__WRITTEN EXERCISE__
In the Chessy post below, why do the lambda functions fail when processing big files?

__READING PASSAGE__
Chessy - Episode 4
This is a fourth edition of my Chessy mini-project, an app to reproduce chess matches. In the previous post, I moved some of the “backend” tasks to the cloud. My approach was super simple and worked well… until I found situations where it doesn’t. This post explains what’s the problem, its solution, and some highlights of the in-between process.
Input too large
I’m processing the PGN files1 using lambda functions. It works well with files from tournament websites, with a decent number of games. An example is the Norway Chess tornament, each file weights ~40KB, around 45 games. But problems arise when I use bigger files, like the ones containing all the games of a player (i.e: Magnus Carlsen’s file weights ~2MB, more than 2000 games).
With big files, the lambda functions fail due timeout. Increasing the timeout work with some files, but the problem reappears with bigger files. I could try optimizing the algorithm, use another language, keep increasing the timeout, etc… but I thought better to cap the work the parser does. Instead of parsing the entire file, parse just a portion.

__RECORDED INFORMATION__
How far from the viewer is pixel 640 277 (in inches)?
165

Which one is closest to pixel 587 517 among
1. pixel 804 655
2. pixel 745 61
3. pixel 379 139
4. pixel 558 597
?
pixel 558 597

__RESULT FOR THIS EXERCISE__
They fail due to timeout.